Texto do documento:
^^^^^^^^^^^^^^^^
Um Pano de Fundo das Trevas
Quando Martinho Lutero pregou suas Noventa e Cinco Teses na porta da Igreja do Castelo em Wittenberg, em 1517, demorou algum tempo para que as implicações da sua ação reverberassem ao longo da história. O fruto de seu trabalho emergiu em algumas confissões luteranas e reformadas, as quais afirmaram que os pecadores são declarados justos aos olhos de Deus, não com base em suas próprias boas obras, mas somente pela fé, somente em Cristo e pela graça de Deus somente - sola fide, solus Christus e sola gratia. A Igreja Católica Romana foi compelida a responder, e o fez no famoso Concílio de Trento, quando realizou uma série de pronunciamentos sobre a doutrina da justificação em sua sexta sessão, em 13 de janeiro de 1547.
^^^^^^^^^^^^^^^^
Material fornecido:
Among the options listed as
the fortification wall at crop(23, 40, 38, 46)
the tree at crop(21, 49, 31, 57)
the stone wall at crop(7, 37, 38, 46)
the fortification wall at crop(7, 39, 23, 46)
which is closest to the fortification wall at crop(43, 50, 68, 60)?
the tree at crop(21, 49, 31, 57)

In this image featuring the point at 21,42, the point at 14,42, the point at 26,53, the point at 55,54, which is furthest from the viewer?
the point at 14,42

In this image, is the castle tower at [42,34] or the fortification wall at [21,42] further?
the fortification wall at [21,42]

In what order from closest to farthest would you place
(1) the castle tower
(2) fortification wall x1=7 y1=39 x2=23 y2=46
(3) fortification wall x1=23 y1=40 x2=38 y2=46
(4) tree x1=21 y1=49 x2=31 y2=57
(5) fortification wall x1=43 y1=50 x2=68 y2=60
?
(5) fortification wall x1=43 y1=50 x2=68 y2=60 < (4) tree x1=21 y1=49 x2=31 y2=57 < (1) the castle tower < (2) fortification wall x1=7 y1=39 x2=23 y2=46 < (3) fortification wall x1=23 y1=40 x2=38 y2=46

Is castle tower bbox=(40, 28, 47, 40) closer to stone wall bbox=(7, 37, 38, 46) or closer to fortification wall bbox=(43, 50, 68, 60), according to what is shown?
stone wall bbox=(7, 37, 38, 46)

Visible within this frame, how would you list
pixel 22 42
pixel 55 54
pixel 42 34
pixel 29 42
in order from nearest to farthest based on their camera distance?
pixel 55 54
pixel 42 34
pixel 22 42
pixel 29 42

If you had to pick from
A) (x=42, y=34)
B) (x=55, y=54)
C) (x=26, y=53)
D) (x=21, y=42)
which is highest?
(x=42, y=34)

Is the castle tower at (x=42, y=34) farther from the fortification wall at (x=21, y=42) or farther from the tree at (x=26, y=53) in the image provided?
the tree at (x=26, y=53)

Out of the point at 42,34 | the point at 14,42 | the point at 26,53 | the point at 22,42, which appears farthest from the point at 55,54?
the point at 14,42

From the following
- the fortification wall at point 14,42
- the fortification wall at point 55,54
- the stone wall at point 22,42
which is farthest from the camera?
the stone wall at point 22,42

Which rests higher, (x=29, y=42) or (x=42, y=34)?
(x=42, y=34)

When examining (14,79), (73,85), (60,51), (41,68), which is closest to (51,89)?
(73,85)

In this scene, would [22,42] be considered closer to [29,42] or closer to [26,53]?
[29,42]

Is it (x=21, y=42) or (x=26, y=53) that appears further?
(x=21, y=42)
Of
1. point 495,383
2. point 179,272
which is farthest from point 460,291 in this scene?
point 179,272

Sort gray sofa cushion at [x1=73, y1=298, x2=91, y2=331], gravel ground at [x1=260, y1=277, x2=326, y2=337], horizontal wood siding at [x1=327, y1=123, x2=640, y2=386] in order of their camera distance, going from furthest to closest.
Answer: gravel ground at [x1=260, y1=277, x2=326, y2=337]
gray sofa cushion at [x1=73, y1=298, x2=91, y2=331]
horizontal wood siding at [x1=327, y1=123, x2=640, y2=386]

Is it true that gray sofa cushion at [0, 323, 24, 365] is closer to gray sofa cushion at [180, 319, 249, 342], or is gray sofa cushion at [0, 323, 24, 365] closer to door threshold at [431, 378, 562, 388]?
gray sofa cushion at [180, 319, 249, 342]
^^^^^^^^^^^^^^^^
Conjunto de exercícios:
1. Indique se cada afirmação abaixo está de acordo com o texto sobre Lutero e o Concílio de Trento. Responda sim ou não e cite literalmente as palavras do texto que decidem a questão. (a) Lutero pregou suas teses na porta da Igreja do Castelo em Wittenberg, em 1517. (b) As implicações da ação de Lutero repercutiram de imediato. (c) O Concílio de Trento tratou da doutrina da justificação em sua sétima sessão.
2. Redija a continuação do texto sobre Lutero e o Concílio de Trento, começando logo após a última frase apresentada.
As linhas não são utilizadas nesta atividade.

Resultados esperados:
1.
(a) Sim: "Quando Martinho Lutero pregou suas Noventa e Cinco Teses na porta da Igreja do Castelo em Wittenberg, em 1517".
(b) Não: "demorou algum tempo para que as implicações da sua ação reverberassem ao longo da história".
(c) Não: "em sua sexta sessão, em 13 de janeiro de 1547".

2.
Dentre os muitos pontos que Roma apresentou, vários deles reivindicações-chave, os principais foram: (1) que os pecadores são justificados pelo seu batismo, (2) que a justificação é pela fé em Cristo e pelas boas obras de uma pessoa, (3) que os pecadores não são justificados unicamente pela justiça imputada de Jesus Cristo, e (4) que uma pessoa pode perder sua posição de justificação. Todos esses pontos se fundem na seguinte declaração:
Se alguém disser que o pecador é justificado somente pela fé, ou seja, que não é necessária nenhuma outra forma de cooperação para que ele obtenha a graça da justificação e que, em nenhum sentido, é necessário que ele faça a preparação e seja eliminado por um movimento de sua própria vontade: seja anátema. (Canon IX)
A Igreja Católica Romana claramente condenou a sola fide - não confessou que os pecadores são justificados somente pela fé.
Uma Luz na Escuridão
Em contraste com esse pano de fundo, podemos apreciar como o Breve Catecismo define biblicamente a doutrina da justificação e explica o que é sola fide. Para Roma, os pecadores são justificados pela fé e obras. Sua doutrina da fé é introspectiva - uma pessoa deve olhar para dentro de suas próprias boas obras, a fim de ser justificado. O Breve Catecismo, por outro lado, argumenta que a fé é extrospectiva - os pecadores olham para fora de si, para a obra perfeita e completa de Cristo para a sua justificação. Mas o que, especificamente, os pecadores recebem somente pela fé?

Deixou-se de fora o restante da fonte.